[[ Text shown open ]]

# Deaf or Selective Hearing?



## wanderlust (Nov 18, 2008)

Hmm, I can't offer any advice, but I hope all works out well.


----------



## RusticWildFire (Jul 6, 2008)

*hugs* I haven't experienced any of this so I don't have any advice. I just wanted to give you a hug and my support. I hope everything works out for you.


----------



## G and K's Mom (Jan 11, 2008)

I'm not a mom, but wanted to offer support.

Does your GP have any other ideas? Where the people testing used to dealing with such a young child? I think I'd be asking to have him sent to a specialist. What happens if you sneak up behind him and make a loud noise? Does he hear it? 

Hubby and I have a client that can't hear *herself* talk, she can hear others talk to her but something isn't connected right in her ears. It causes her to have a speach problem. I can't imagine how her parents taught her to talk....????

Good luck, it must be such a worry.


----------



## farmpony84 (Apr 21, 2008)

More then likley he was tested by a pediatrician.

I have a feeling it his speech is off there is probably "some" issue. Whether it's deafness or not I'm not sure. I would have him retested for your own sanity. I think you are right that he can hear some because you would have noticed 100% deafness. 

I would see if you can get a prescription to take him to a specialist to see exactly what the issue is. Has he had ear infections? It's great that you caught it this early whatever the problem because you have time to figure out how to deal w/ it before he starts kindergarten...

Poor baby... I really hope it's more ingoring the mommy and the teacher and not understanding the doctor. The test they did for max had stuff they stuck to his head and read the reactions.....maybe you can get one of those?


----------



## Heybird (Jan 7, 2009)

Hi hope all works out. We have a 6 year old son who was born VERY premie We too went through this. For us it ended up being he could hear but he didn't understand what we wanted so he tested badly he was then tested for other disabilities but they came to the realization that he had non just when it came to comprehension he doesn't do so well. At times he chooses not to listen we constantly repeat then ask him to repeat and then do as we say. He is also a BIG over thinker...I'm certain he got that from me so when he is told something he won't respond b/c he is trying to think EVERYTHING out lol It's getting better with time, Now if we ask him something about a video game he is SPOT ON :wink: Good Luck


----------



## PaintedLady (Jul 30, 2008)

[[ Text shown closed ]]
[[ Record set open ]]

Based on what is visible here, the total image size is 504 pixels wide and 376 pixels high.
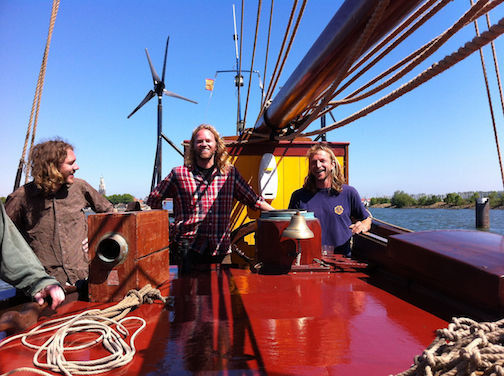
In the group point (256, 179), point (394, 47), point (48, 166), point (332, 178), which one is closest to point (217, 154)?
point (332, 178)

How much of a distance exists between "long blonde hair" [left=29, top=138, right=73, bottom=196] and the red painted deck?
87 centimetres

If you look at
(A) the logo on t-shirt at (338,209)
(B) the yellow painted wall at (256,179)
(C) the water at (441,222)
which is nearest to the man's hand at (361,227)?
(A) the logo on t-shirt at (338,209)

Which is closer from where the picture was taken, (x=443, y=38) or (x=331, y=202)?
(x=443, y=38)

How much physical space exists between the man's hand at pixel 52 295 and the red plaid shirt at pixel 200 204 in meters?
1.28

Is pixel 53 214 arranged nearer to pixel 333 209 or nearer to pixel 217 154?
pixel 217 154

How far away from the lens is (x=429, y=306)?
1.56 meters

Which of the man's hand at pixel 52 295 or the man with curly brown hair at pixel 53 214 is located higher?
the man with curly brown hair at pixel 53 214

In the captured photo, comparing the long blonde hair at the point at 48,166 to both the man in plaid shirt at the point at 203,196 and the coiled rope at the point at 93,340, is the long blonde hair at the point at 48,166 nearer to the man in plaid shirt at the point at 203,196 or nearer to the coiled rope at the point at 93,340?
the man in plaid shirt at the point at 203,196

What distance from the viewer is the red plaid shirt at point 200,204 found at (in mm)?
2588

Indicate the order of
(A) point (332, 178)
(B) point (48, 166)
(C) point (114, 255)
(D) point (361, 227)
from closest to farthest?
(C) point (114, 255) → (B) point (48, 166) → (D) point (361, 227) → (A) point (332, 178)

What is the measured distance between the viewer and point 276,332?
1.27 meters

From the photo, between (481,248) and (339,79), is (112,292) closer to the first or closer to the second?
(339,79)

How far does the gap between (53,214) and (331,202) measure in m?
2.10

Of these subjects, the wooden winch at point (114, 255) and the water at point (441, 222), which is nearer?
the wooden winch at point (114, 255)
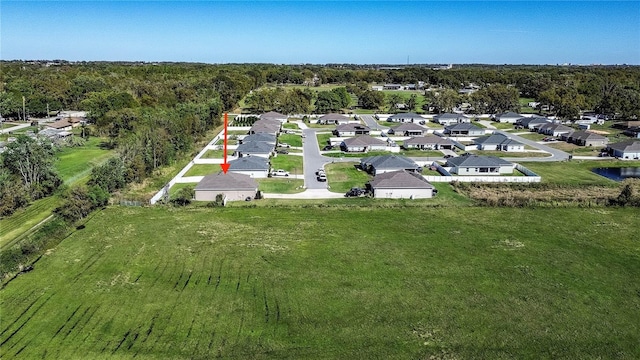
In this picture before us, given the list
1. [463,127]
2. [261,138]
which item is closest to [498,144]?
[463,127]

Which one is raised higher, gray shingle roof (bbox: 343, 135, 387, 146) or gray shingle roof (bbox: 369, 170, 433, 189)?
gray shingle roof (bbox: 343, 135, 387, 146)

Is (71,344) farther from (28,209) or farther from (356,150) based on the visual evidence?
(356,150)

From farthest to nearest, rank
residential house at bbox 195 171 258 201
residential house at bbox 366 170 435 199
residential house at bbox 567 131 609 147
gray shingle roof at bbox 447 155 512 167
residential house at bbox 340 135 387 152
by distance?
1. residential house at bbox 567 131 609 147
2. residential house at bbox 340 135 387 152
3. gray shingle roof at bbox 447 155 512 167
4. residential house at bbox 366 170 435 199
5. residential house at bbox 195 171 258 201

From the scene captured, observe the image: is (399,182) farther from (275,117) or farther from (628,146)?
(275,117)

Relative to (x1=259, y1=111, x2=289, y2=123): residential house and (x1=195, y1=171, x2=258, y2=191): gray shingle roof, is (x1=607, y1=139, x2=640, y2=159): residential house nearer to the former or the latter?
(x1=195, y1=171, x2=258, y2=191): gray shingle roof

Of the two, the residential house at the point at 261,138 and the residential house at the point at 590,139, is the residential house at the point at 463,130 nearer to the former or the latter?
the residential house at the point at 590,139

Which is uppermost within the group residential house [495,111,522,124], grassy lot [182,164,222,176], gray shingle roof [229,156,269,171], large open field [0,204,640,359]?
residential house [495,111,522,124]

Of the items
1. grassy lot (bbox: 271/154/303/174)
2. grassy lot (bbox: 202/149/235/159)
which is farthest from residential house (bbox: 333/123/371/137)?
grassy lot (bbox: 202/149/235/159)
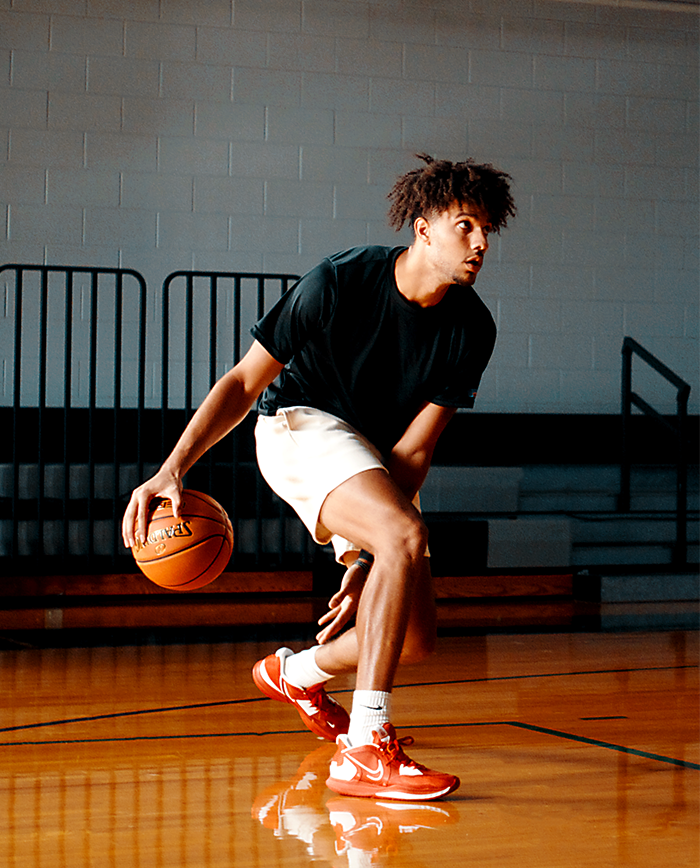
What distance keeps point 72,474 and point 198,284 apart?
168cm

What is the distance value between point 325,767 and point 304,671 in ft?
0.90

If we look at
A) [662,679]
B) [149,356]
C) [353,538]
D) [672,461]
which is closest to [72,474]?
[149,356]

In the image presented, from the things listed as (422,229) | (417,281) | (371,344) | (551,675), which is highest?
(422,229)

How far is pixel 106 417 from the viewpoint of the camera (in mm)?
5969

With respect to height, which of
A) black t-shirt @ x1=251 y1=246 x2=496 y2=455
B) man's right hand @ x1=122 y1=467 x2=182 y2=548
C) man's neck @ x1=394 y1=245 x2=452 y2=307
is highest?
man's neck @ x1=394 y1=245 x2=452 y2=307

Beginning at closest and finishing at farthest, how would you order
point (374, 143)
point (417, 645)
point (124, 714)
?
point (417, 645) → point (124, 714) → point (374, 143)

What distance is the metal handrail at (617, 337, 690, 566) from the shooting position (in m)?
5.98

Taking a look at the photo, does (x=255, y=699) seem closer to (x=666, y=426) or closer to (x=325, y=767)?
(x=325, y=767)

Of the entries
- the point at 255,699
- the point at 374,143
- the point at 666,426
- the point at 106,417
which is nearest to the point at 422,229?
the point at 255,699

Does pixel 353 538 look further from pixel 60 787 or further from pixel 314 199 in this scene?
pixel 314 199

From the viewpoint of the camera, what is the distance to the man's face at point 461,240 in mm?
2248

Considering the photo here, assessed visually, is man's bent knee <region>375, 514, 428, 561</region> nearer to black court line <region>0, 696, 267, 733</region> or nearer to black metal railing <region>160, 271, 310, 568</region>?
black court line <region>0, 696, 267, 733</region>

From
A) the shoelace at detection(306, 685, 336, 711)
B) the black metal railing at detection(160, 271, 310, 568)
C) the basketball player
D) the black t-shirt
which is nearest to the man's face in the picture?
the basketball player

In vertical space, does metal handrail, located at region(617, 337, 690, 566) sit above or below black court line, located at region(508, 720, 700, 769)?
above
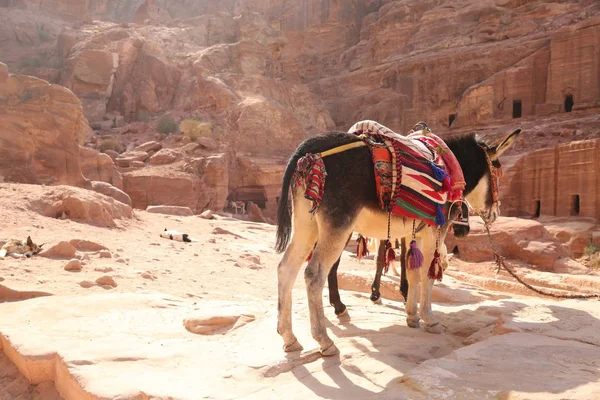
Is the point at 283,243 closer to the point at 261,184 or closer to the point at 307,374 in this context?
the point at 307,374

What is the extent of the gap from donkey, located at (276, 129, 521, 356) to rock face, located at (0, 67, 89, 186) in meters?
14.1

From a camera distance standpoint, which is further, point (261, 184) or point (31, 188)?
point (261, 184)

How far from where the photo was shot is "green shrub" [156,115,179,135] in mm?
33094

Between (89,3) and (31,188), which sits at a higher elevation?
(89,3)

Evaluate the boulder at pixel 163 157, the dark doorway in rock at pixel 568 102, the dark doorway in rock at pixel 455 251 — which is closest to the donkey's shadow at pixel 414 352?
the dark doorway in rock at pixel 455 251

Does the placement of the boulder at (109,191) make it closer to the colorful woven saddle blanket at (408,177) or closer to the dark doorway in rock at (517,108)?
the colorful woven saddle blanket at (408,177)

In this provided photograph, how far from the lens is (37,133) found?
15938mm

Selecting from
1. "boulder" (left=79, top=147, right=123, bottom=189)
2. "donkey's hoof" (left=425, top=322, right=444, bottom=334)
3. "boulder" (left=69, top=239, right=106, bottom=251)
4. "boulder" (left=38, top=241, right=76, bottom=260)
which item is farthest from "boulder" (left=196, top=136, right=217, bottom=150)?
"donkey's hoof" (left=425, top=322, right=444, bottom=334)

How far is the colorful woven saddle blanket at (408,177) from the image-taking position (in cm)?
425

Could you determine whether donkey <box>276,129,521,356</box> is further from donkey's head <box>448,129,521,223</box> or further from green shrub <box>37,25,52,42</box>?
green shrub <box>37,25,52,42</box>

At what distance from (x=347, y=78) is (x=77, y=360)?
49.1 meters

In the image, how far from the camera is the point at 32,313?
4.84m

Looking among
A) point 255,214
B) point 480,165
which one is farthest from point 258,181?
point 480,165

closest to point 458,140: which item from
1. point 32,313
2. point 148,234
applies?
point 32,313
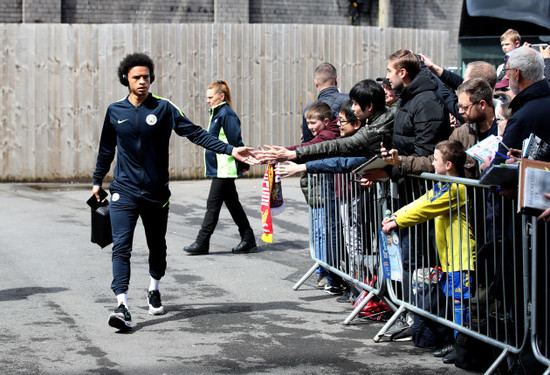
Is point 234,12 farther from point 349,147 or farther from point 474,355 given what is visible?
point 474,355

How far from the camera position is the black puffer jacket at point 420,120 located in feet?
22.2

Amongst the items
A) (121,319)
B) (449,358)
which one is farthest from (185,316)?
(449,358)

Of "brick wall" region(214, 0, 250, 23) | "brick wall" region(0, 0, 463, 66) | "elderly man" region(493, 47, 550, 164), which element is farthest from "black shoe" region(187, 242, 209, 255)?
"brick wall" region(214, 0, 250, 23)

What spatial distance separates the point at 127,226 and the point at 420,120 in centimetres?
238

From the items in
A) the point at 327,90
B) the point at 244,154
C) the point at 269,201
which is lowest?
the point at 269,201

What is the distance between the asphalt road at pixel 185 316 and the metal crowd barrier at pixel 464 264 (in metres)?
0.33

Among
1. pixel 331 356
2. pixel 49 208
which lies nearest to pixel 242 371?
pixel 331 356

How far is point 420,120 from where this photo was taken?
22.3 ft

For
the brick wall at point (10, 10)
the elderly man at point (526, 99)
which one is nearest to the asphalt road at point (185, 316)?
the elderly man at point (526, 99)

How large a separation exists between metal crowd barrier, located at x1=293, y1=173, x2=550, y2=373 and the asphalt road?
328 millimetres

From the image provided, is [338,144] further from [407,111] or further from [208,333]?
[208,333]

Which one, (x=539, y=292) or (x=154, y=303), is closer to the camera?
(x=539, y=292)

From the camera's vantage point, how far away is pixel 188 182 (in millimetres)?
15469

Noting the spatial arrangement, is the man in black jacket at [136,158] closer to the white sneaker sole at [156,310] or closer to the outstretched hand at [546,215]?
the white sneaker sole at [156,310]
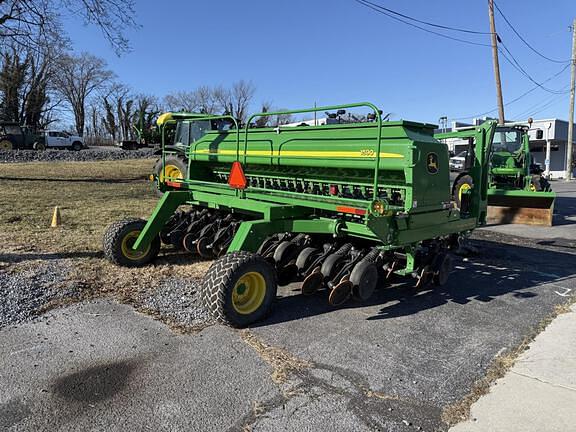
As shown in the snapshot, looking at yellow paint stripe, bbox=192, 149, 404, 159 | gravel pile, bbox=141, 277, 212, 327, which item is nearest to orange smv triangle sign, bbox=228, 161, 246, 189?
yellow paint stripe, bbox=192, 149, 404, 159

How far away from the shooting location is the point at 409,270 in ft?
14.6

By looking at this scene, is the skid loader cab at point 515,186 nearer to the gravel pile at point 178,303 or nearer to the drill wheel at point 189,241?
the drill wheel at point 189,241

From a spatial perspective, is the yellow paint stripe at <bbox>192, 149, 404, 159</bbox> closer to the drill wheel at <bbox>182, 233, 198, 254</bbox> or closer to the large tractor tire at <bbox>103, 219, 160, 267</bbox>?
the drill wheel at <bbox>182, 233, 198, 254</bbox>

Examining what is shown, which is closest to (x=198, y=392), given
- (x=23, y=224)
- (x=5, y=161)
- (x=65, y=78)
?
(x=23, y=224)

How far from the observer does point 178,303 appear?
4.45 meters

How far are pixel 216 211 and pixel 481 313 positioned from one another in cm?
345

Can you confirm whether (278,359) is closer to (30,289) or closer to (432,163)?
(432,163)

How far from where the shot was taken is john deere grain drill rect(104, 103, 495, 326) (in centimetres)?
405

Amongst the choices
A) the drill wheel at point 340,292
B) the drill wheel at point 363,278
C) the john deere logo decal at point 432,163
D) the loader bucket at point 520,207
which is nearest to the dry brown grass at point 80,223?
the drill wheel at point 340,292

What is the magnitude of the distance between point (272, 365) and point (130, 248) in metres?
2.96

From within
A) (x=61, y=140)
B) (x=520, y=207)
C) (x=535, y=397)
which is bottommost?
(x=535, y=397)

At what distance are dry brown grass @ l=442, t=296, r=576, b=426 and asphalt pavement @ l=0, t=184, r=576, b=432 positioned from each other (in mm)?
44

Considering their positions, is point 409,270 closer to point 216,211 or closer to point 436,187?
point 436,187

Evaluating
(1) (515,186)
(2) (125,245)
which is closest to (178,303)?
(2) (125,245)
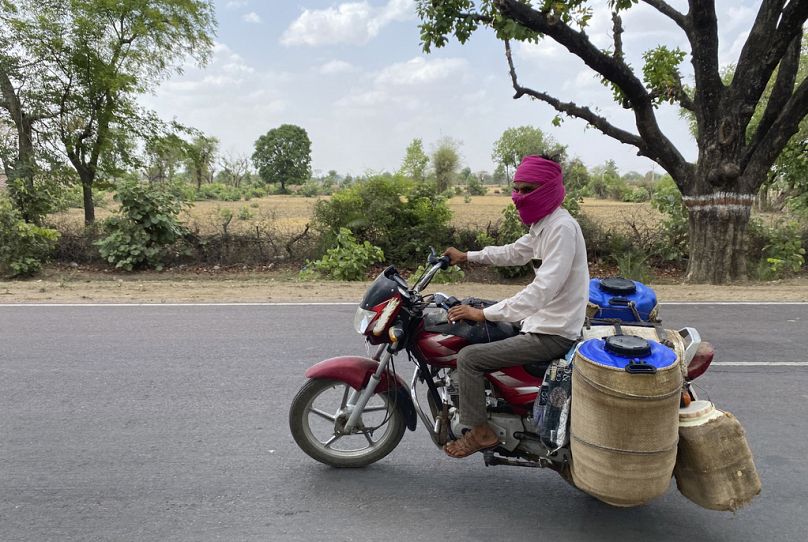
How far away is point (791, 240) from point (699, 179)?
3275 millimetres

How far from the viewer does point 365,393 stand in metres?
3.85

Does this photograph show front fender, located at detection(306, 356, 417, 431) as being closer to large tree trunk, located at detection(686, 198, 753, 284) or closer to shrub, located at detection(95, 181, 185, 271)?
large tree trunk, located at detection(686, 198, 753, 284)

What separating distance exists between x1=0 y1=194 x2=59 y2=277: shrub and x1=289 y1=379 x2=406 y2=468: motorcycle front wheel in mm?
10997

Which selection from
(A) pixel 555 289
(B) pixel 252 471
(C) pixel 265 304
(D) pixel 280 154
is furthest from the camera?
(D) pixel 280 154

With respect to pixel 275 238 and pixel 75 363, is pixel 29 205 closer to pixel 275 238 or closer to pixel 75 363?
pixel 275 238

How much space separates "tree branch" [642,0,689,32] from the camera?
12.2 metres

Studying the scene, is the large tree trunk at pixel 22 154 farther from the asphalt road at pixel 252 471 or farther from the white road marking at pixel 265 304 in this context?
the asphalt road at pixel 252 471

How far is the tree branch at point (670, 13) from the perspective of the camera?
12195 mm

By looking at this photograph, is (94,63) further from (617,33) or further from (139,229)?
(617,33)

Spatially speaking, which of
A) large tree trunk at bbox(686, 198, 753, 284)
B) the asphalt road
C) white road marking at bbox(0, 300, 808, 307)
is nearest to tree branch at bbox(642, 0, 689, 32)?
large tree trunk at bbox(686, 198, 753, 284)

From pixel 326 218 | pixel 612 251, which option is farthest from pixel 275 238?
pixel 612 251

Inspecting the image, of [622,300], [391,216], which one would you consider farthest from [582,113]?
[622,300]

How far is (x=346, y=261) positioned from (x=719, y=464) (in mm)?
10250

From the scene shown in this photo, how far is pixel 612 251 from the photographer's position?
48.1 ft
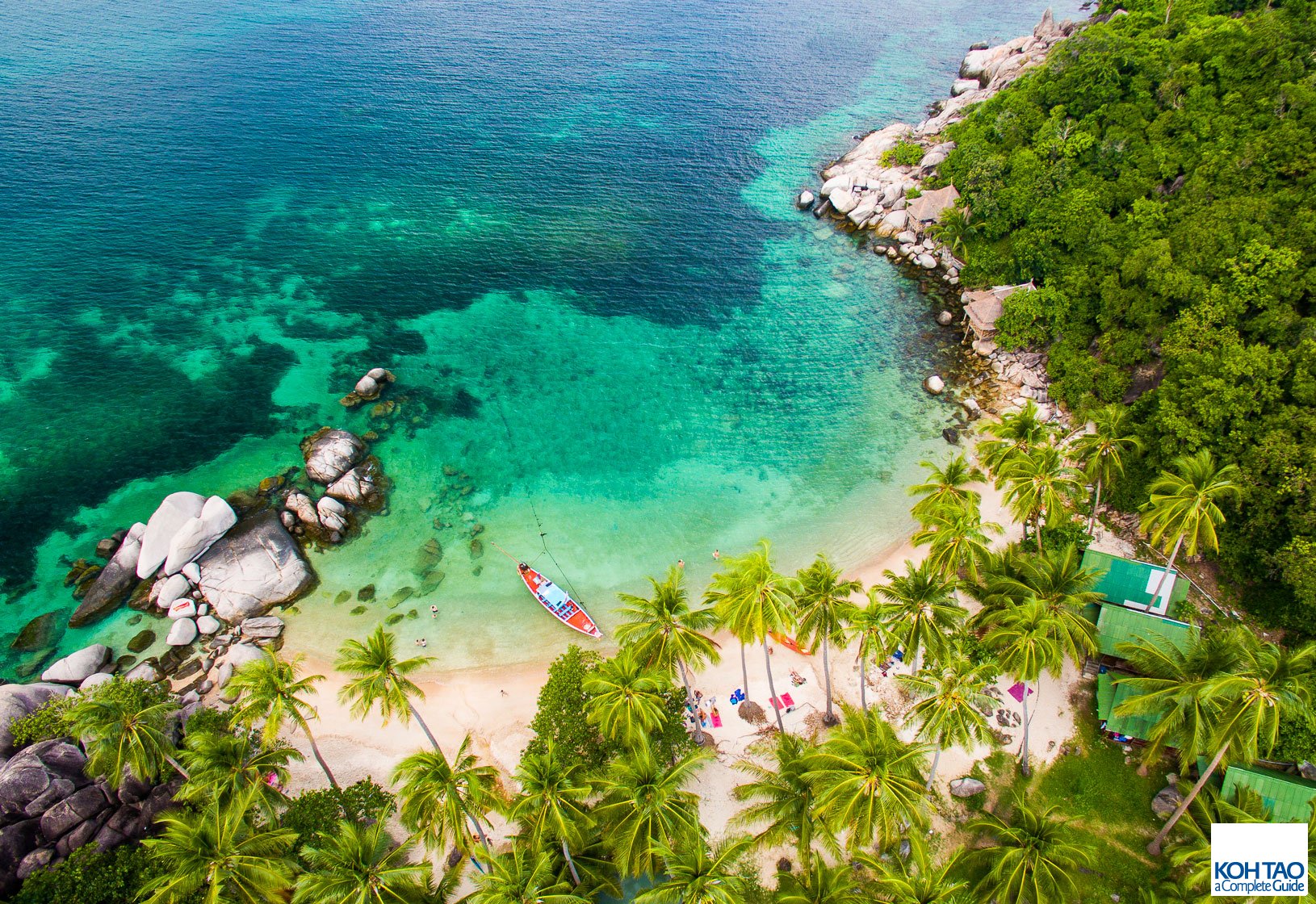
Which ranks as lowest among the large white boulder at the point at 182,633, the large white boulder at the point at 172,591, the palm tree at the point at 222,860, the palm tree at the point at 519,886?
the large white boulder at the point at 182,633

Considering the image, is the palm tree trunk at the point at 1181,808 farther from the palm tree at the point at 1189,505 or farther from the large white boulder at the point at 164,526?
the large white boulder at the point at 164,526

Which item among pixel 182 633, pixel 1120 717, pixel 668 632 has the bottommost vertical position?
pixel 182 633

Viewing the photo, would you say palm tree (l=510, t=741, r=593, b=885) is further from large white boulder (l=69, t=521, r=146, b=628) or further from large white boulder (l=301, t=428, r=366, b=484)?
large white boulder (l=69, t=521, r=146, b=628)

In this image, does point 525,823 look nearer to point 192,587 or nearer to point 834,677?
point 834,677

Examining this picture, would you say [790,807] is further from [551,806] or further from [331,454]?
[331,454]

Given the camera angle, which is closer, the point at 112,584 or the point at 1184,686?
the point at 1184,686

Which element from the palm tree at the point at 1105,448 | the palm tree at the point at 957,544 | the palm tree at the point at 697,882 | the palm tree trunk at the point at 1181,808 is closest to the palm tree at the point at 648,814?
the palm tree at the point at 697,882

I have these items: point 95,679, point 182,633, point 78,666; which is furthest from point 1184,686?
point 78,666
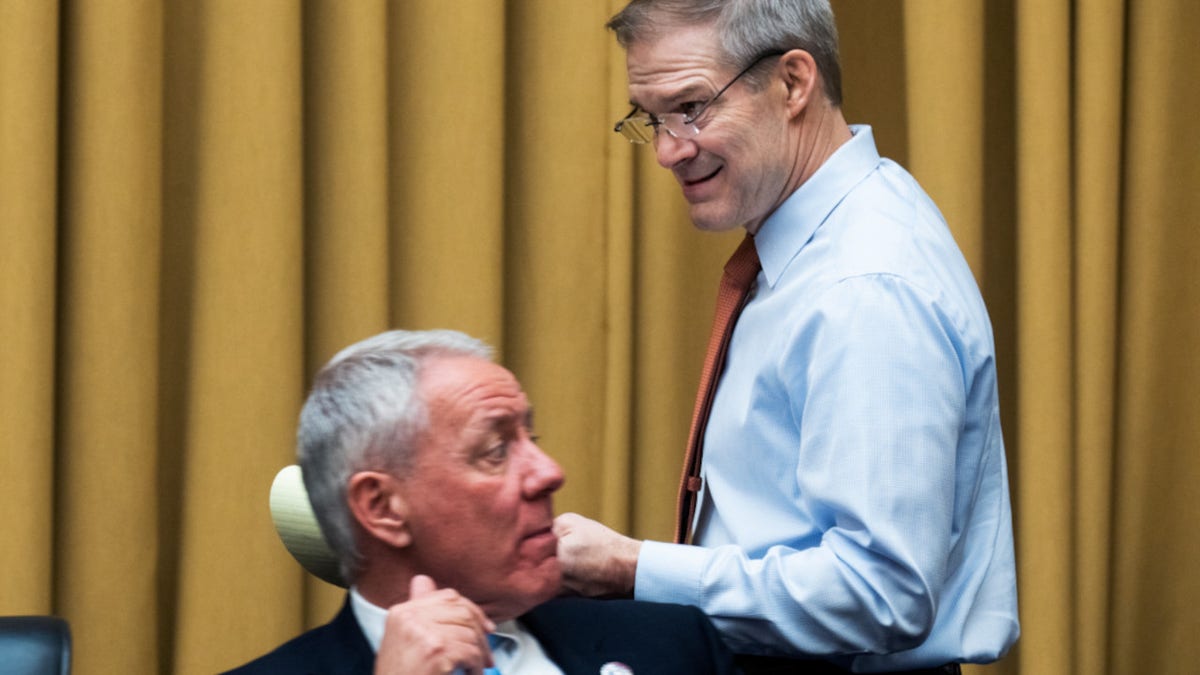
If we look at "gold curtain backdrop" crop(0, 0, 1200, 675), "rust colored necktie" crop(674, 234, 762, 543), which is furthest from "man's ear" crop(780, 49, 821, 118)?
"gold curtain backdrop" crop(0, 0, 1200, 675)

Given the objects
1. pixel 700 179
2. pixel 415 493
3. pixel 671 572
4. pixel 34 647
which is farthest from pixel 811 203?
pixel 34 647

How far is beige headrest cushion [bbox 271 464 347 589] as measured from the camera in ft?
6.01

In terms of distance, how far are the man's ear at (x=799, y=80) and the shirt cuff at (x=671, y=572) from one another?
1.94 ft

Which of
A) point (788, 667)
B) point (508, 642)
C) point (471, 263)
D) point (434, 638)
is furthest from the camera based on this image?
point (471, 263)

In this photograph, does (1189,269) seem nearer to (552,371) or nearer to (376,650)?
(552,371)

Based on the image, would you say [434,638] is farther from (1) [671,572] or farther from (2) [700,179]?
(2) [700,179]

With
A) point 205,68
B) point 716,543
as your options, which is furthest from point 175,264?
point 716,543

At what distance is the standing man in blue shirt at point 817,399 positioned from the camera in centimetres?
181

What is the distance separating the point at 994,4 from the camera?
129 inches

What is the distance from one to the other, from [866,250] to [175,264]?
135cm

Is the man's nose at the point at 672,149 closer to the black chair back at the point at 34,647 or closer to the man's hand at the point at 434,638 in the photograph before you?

[[ Record set closed ]]

#### [Questions to answer]
1) In the hearing thread, how old is Heybird's son?
2) Reproduce the part of the hearing thread starting at "## farmpony84 (Apr" and ending at "one of those?".

#### [Responses per task]
1) He is six years old.

2)
## farmpony84 (Apr 21, 2008)

More then likley he was tested by a pediatrician.

I have a feeling it his speech is off there is probably "some" issue. Whether it's deafness or not I'm not sure. I would have him retested for your own sanity. I think you are right that he can hear some because you would have noticed 100% deafness. 

I would see if you can get a prescription to take him to a specialist to see exactly what the issue is. Has he had ear infections? It's great that you caught it this early whatever the problem because you have time to figure out how to deal w/ it before he starts kindergarten...

Poor baby... I really hope it's more ingoring the mommy and the teacher and not understanding the doctor. The test they did for max had stuff they stuck to his head and read the reactions.....maybe you can get one of those?